Plaintiffs attempted to plead “plus factors” to support the inference that a conspiracy had taken place. Viable plus factors are nonconclusory allegations of fact that plausibly suggest the existence of horizontal agreements to the exclusion of rational, independent business conduct. Musical Instruments, slip op. at 14, 17. Plaintiffs alleged the following six plus factors: “(1) [D]efendants shared a common motive to conspire; (2) the manufacturer defendants acted against their self-interest; (3) the manufacturer defendants simultaneously adopted substantially similar MAP policies; (4) the FTC’s investigation and consent decree; (5) the defendants’ participation in NAMM; and (6) retail prices for guitars and guitar amplifiers rose during the class period as the number of units sold fell.” Musical Instruments, slip op. at 18.

  1. Common motive to conspire. Majority: “[A]llegations of parallel conduct—though recast as common motive—is insufficient to plead a Section 1 violation.” Id. at 19 & n. 8 (“common motive for increased profits always exists”). Dissent: Did not assert that common motive in and of itself was sufficient to allege a conspiracy. Id. at 30-31.

  2. Action against self-interest. Majority: “[P]laintiffs fail to account for conscious parallelism and the pressures of an interdependent market.” Musical Instruments, slip op. at 20. This was not a case “where individual action would be so perilous in the absence of advance agreement that no firm would make the challenged move without such an agreement.” Id. Further, here it was in the self-interest of each manufacturer to accommodate a major customer’s demand for MAP policies. Id. at 21. Dissent: This suggests illegal agreements when considered with additional factors. Id. at 31.

  3. Simultaneous adoption of MAP policies. Majority: This was not an example of “[c]omplex and historically unprecedented changes in pricing structure made at the same time by multiple competitors . . .” Musical Instruments, slip op. at 21-22. The manufacturers “adopted the policies over a period of several years, not simultaneously.” Id. at 22. The manufacturers’ response to Guitar Center’s pressure was “a hallmark of independent parallel conduct—not collusion.” Id. Dissent: A three-year period is short enough to suggest collusion Plaintiffs should have had discovery about the MAP policies’ exact terms. Id. at 32.

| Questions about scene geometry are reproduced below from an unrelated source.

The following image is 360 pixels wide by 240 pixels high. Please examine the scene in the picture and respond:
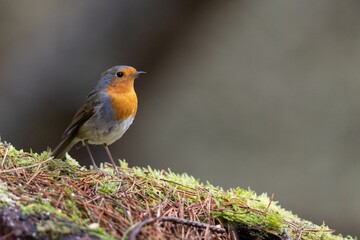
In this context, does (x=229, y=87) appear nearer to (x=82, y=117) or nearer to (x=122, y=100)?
(x=122, y=100)

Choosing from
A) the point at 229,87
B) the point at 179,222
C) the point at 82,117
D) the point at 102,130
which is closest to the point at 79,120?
the point at 82,117

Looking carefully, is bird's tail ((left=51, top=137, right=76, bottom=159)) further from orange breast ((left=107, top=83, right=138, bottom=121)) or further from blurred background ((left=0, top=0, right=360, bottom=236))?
blurred background ((left=0, top=0, right=360, bottom=236))

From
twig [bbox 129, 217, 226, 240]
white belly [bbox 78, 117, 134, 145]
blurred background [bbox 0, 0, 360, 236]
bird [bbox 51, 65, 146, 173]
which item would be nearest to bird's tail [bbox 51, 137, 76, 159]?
bird [bbox 51, 65, 146, 173]

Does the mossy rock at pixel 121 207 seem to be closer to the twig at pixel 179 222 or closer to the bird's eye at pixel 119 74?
the twig at pixel 179 222

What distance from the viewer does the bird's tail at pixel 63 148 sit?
4236 mm

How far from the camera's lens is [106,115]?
15.0ft

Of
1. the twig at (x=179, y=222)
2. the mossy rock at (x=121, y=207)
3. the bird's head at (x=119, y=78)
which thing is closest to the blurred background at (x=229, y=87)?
the bird's head at (x=119, y=78)

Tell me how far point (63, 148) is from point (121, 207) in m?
1.80

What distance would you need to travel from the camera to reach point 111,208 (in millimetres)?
2766

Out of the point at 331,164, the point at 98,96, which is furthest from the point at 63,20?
the point at 331,164

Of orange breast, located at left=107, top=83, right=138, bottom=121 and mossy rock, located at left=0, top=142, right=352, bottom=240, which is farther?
orange breast, located at left=107, top=83, right=138, bottom=121

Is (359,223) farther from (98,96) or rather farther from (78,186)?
(78,186)

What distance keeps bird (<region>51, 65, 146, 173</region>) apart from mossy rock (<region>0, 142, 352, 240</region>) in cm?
94

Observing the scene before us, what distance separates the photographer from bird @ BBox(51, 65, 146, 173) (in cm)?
457
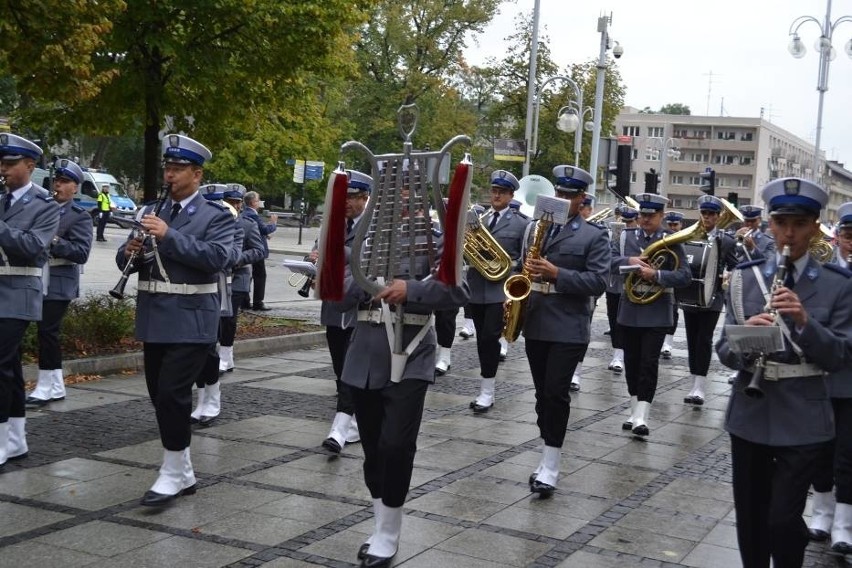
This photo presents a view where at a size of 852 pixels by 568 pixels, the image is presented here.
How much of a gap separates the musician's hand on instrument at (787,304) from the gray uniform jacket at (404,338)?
5.74ft

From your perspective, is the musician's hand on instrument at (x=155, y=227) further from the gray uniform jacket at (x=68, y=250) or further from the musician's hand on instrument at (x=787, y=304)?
the musician's hand on instrument at (x=787, y=304)

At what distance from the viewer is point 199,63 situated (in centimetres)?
1388

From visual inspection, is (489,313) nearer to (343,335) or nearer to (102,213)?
(343,335)

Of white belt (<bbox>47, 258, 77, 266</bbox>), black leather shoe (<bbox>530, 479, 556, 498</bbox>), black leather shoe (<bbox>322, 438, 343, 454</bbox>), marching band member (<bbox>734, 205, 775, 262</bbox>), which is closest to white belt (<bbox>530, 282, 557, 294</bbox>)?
black leather shoe (<bbox>530, 479, 556, 498</bbox>)

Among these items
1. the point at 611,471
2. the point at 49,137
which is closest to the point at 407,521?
the point at 611,471

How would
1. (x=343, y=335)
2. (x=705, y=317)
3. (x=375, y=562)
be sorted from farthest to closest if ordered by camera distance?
(x=705, y=317)
(x=343, y=335)
(x=375, y=562)

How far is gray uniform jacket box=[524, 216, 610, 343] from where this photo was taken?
794cm

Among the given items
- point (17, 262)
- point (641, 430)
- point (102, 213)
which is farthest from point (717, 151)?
point (17, 262)

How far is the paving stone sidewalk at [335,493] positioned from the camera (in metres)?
6.21

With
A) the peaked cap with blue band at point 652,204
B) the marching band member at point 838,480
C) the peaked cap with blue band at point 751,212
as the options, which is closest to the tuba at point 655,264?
the peaked cap with blue band at point 652,204

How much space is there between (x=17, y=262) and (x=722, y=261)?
775cm

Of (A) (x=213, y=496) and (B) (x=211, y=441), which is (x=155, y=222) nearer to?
(A) (x=213, y=496)

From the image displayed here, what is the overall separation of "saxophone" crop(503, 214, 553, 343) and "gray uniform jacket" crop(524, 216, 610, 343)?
9cm

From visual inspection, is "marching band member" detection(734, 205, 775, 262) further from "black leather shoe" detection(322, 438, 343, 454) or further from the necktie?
"black leather shoe" detection(322, 438, 343, 454)
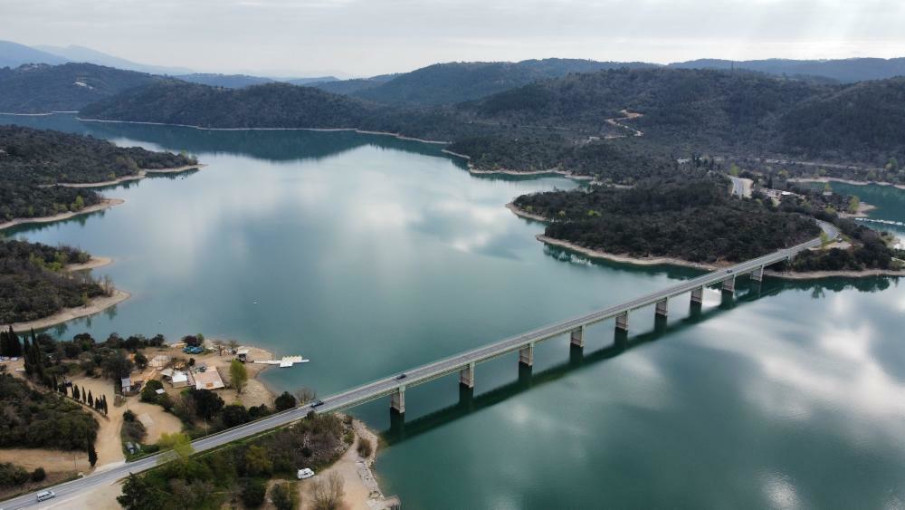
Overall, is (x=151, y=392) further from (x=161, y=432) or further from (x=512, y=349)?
(x=512, y=349)

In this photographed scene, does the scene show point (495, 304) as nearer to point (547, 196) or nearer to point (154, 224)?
point (547, 196)

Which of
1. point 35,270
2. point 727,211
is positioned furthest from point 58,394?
point 727,211

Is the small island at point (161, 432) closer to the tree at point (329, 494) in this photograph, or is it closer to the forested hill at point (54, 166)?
the tree at point (329, 494)

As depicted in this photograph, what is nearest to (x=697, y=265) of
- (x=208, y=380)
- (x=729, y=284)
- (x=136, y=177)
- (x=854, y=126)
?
(x=729, y=284)

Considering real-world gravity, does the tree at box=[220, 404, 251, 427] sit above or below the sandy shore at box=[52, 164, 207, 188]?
below

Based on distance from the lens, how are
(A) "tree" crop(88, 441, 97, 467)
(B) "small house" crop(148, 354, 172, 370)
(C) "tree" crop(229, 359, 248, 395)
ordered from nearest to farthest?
(A) "tree" crop(88, 441, 97, 467)
(C) "tree" crop(229, 359, 248, 395)
(B) "small house" crop(148, 354, 172, 370)

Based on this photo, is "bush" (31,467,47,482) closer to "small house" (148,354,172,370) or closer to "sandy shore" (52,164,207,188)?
"small house" (148,354,172,370)

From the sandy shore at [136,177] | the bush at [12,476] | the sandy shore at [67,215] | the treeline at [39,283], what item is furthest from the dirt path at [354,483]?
the sandy shore at [136,177]

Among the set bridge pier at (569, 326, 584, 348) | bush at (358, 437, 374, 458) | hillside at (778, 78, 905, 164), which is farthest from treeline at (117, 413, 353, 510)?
hillside at (778, 78, 905, 164)
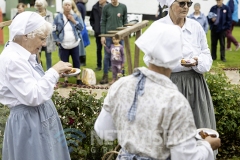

  4. The FTC’s investigation of NAMM. Majority: The FTC asserted only a violation of Section 5, which does not require the allegation or proof of a combination or conspiracy Neither the FTC complaint nor the consent decree alleged any actual conspiracy among the manufacturers.Musical Instruments, slip op. at 23. Dissent: The FTC alleged that certain trade association meetings “had the purpose, tendency, and capacity to facilitate collusion,” which supported an inference of collusion here. Id. at 32-33.

  5. Defendants’ attendance at NAMM trade association meetings. Majority: Participation in trade association meetings where information is exchanged and strategies are advocated is not enough by itself to allege the existence of a conspiracy. Trade association meetings have legitimate functions, such as providing information to industry members and conducting research to further the legitimate goals of the participants. Musical Instruments, slip op. at 24 Dissent: Specific MAP pricing structures were discussed and promoted at the meetings, which suggests collusion. Id. at 33-34.

  6. Rising prices. Majority: The price of the products rose while the volume sold diminished. This could have had any number of causes, such as an increase in the cost of raw materials. Plaintiffs failed to link it to any conspiracy. Id. at 25-29 Dissent: This shows that it was plausible that collusion, something outside of normal market processes, was at work. Id. at 33-35.